## [DATA SHOWN]
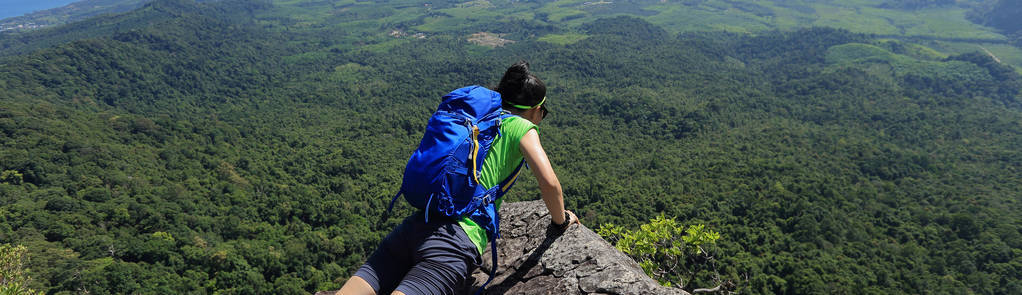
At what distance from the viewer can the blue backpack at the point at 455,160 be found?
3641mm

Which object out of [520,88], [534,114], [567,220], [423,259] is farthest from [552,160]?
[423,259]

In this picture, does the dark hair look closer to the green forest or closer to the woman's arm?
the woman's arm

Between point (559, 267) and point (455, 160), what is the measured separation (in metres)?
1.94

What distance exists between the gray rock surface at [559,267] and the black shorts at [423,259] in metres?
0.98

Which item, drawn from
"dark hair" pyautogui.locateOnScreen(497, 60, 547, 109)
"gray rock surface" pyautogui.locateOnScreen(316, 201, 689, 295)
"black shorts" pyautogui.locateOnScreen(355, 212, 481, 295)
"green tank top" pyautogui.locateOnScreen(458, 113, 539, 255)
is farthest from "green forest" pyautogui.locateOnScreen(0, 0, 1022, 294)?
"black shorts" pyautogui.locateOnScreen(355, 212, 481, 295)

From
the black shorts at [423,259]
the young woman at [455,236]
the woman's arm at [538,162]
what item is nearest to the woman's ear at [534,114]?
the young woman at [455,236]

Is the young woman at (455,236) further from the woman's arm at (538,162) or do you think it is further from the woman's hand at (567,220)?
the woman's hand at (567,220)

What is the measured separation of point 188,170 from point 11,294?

## [GIVEN REQUEST]
Retype all of the records above word for word, leaving out the pictures.

## [COMPLETED TASK]
At what distance from the viewer can the blue backpack at the point at 455,160 be found?
3641mm

Which object out of [520,88], [534,114], [567,220], [423,259] is farthest from [552,160]?
[423,259]

In this picture, does the dark hair look closer to the green forest or closer to the woman's arm?
the woman's arm

Between point (559, 267) and point (455, 160), what is the measured separation (in metres)?
1.94

What distance exists between the gray rock surface at [559,267] and the black shorts at [423,259] in metres?
0.98

Which item, drawn from
"dark hair" pyautogui.locateOnScreen(497, 60, 547, 109)
"gray rock surface" pyautogui.locateOnScreen(316, 201, 689, 295)
"black shorts" pyautogui.locateOnScreen(355, 212, 481, 295)
"green tank top" pyautogui.locateOnScreen(458, 113, 539, 255)
is farthest from "green forest" pyautogui.locateOnScreen(0, 0, 1022, 294)?
"black shorts" pyautogui.locateOnScreen(355, 212, 481, 295)

From
the black shorts at [423,259]
the young woman at [455,236]
the woman's arm at [538,162]
what item is nearest to the woman's ear at [534,114]?
the young woman at [455,236]

Is the young woman at (455,236) further from the woman's arm at (538,162) or do you think it is further from the woman's hand at (567,220)?
the woman's hand at (567,220)

What is the measured separation of point 188,170 from point 11,294?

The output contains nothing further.